As the episodes go on, there’s a kind of soap opera element to the show emerging. I absolutely do not see “soap opera” as a derogatory term. Perhaps the show’s greatest influence, Twin Peaks, was a pure soap 90% of the time (in its first incarnation). What matters is that it’s a story engine TV has known how to exploit for decades, so it’s useful to the show right now. But Lost’s execution of the soap opera tropes is kind of, well, bad. Charlie and Claire are having relationship difficulties while he hides a heroin addiction. It’s fine, as these things go, but what does it mean? Why are we telling soap opera stories? It feels like it’s just to kill time.
Killing time is the thread that runs through the whole second season of Lost. I’m being quite harsh here, as I think “Man of Science, Man of Faith” and “Orientation” really are good episodes. But it’s all very structured, very preordained stuff to start setting off from Point A but not yet arrive at Point B. The show teases us about the Others before revealing that these are a totally different group of people. The forward momentum isn’t there.
Lost season one was lightning in a bottle and the show spent the next two years trying to figure out how on Earth you can recapture that feeling again. It’s never exactly the same show. The first season had a spontaneity to it with a sense that the show could really shift gears episode to episode. The double header of “Deus Ex Machina” and “Do No Harm” might be the most powerful example of this. That all came from a chaotic writers’ room as a bunch of talented people with different sensibilities brought varying things to the table. In order to work as a long running show, Lindelof and especially Carlton Cuse brought a more disciplined writing process to the show, in which there was less room for experimentation.

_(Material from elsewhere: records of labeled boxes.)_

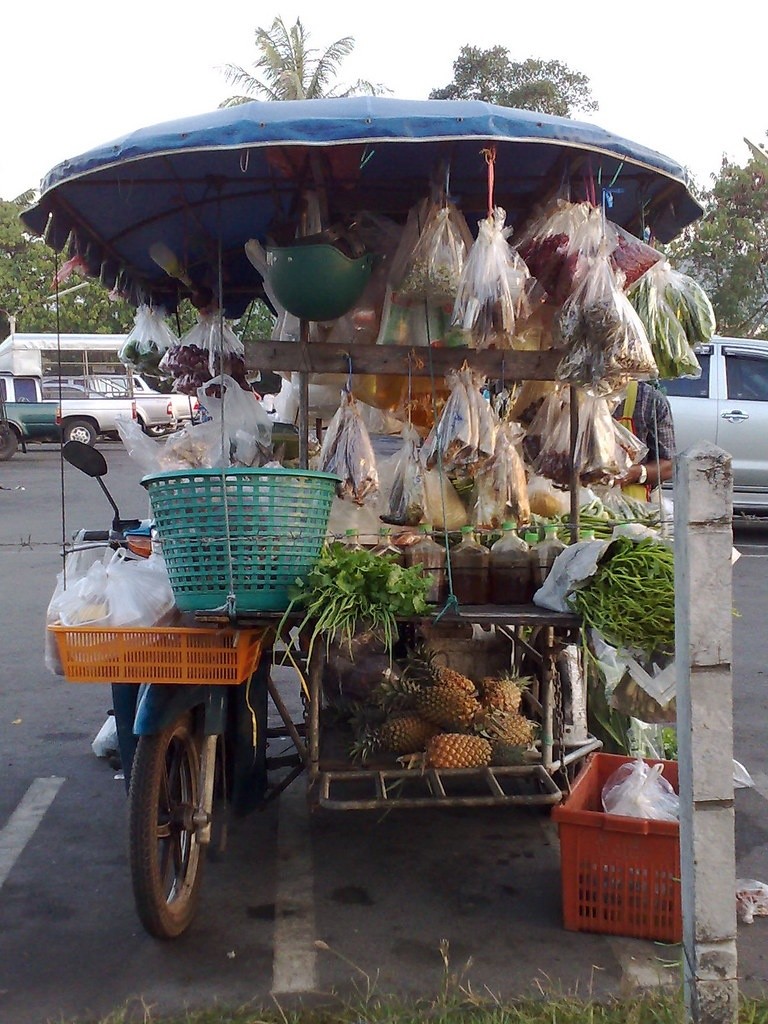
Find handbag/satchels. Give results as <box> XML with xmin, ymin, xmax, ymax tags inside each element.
<box><xmin>44</xmin><ymin>178</ymin><xmax>717</xmax><ymax>675</ymax></box>
<box><xmin>601</xmin><ymin>755</ymin><xmax>680</xmax><ymax>822</ymax></box>
<box><xmin>627</xmin><ymin>716</ymin><xmax>754</xmax><ymax>791</ymax></box>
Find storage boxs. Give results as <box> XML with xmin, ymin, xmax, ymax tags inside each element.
<box><xmin>46</xmin><ymin>468</ymin><xmax>345</xmax><ymax>684</ymax></box>
<box><xmin>552</xmin><ymin>751</ymin><xmax>684</xmax><ymax>942</ymax></box>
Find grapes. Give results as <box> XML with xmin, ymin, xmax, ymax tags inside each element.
<box><xmin>521</xmin><ymin>398</ymin><xmax>584</xmax><ymax>485</ymax></box>
<box><xmin>161</xmin><ymin>344</ymin><xmax>244</xmax><ymax>396</ymax></box>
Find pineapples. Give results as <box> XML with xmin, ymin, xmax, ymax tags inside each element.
<box><xmin>350</xmin><ymin>639</ymin><xmax>541</xmax><ymax>766</ymax></box>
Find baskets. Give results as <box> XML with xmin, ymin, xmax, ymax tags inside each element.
<box><xmin>552</xmin><ymin>752</ymin><xmax>681</xmax><ymax>942</ymax></box>
<box><xmin>47</xmin><ymin>620</ymin><xmax>266</xmax><ymax>685</ymax></box>
<box><xmin>138</xmin><ymin>467</ymin><xmax>343</xmax><ymax>612</ymax></box>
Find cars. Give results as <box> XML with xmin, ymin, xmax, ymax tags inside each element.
<box><xmin>648</xmin><ymin>334</ymin><xmax>768</xmax><ymax>518</ymax></box>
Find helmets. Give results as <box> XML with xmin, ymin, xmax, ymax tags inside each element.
<box><xmin>264</xmin><ymin>243</ymin><xmax>377</xmax><ymax>321</ymax></box>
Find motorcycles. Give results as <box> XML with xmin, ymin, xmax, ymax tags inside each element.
<box><xmin>56</xmin><ymin>437</ymin><xmax>275</xmax><ymax>944</ymax></box>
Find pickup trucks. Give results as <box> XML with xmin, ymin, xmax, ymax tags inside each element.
<box><xmin>0</xmin><ymin>370</ymin><xmax>200</xmax><ymax>463</ymax></box>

The “new” Lost would emerge from this... eventually. They had to figure out some things along the way, succeeding where most buzzy first season shows fail. But it’s a process and they’re not there in season two. The season is a little overthought and contrived, when part of the magic of Lost is in its ability to go anywhere. The answer to what’s in the hatch is season two. Just as the button has to be pushed every 108 minutes, every day, in perfect routine, so does the show feel a little too set in a pattern this year. But just hang on in there, ok. Better things will come.